More than 700 people have been killed by Israeli airstrikes in Lebanon this week, according to the country’s health ministry, which does not distinguish between civilians and fighters. More than 500,000 have been forced from their homes, particularly in eastern and southern Lebanon.
In his speech, Mr. Netanyahu said “large percentages” of Hezbollah’s rockets had been destroyed and many of its top leaders had been killed.
Israeli leaders have said the attacks on Hezbollah will not stop until the approximately 60,000 Israelis who have been displaced by the group’s rocket fire can return to their homes near the Lebanese border.
Hezbollah, which began firing into Israel on Oct. 8, a day after the Hamas-led attack on southern Israel, has said it will not stop attacking Israel until there is a cease-fire in Gaza.
On Wednesday night, the United States, its European allies and several Arab states proposed a three-week cease-fire between Israel and Hezbollah, warning that the conflicts in Gaza and Lebanon were threatening to spiral into an all-out regional war.
Hezbollah has not responded to the proposal, and Mr.

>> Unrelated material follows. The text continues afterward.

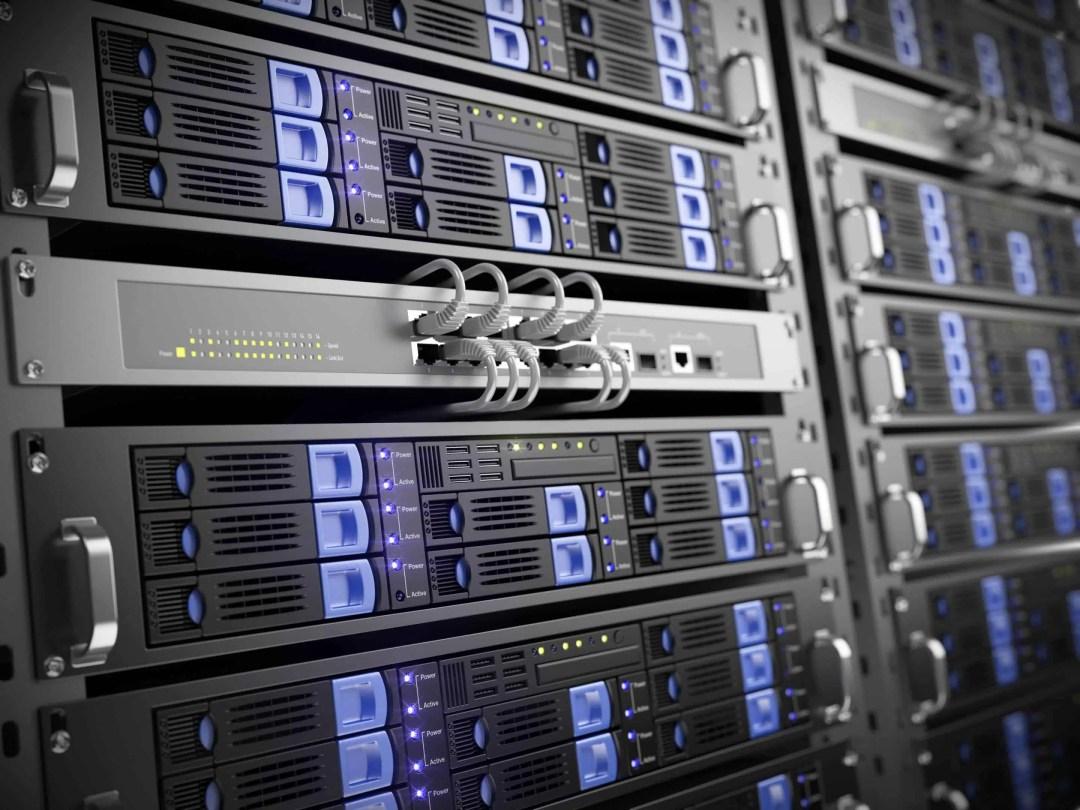 RAID Data Recovery Tutorial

Netanyahu did not even acknowledge it in his speech. In a statement issued before his speech, his office said Israel “appreciates the U.S. efforts” to broker a cease-fire in Lebanon and would continue discussions “in the coming days.”
The comments suggested that Mr. Netanyahu was trying to balance demands from the United States, Israel’s most important ally, and from right-wing Israeli lawmakers who help keep his governing coalition in power. They have strongly opposed efforts to negotiate truces with Hamas and Hezbollah.
Although Mr. Netanyahu spoke of establishing diplomatic ties with Saudi Arabia and said Israel “seeks peace,” he singled out Iran for special condemnation, saying it was threatening regional stability with its support of Hamas, Hezbollah and the Houthis.
“I have a message for the tyrants of Tehran: If you strike us we will strike you,” Mr. Netanyahu said. “There is no place in Iran that the long arm of Israel cannot reach, and that is true of the entire Middle East.”
The head of Iran’s Supreme National Security Council, Ibrahim Azizi, said that Israel had “opened the gates of hell against itself” with its strike south of Beirut on Friday. He said the “axis of resistance” — Hezbollah, Hamas and other regional militias backed by Iran — “will respond with force at the right time.”
In a statement on social media, the Iranian Embassy in Lebanon called the strike “a reprehensible crime” and “a dangerous escalation that changes the rules of the game.” Iran’s ambassador to Lebanon, Mojtaba Amani, was wounded last week when hundreds of wireless devices belonging to Hezbollah members exploded.
Israel hoped that if it were successful in killing top Hezbollah commanders in the strike on Friday, it could avoid a ground invasion of Lebanon, a senior Israeli official told reporters.
Tensions between Iran and Israel have risen sharply amid the escalating violence. But Iran has lately sent mixed signals. The new president, Masoud Pezeshkian, was elected on a promise to improve relations with the West, a point he reinforced in a recent speech to the United Nations.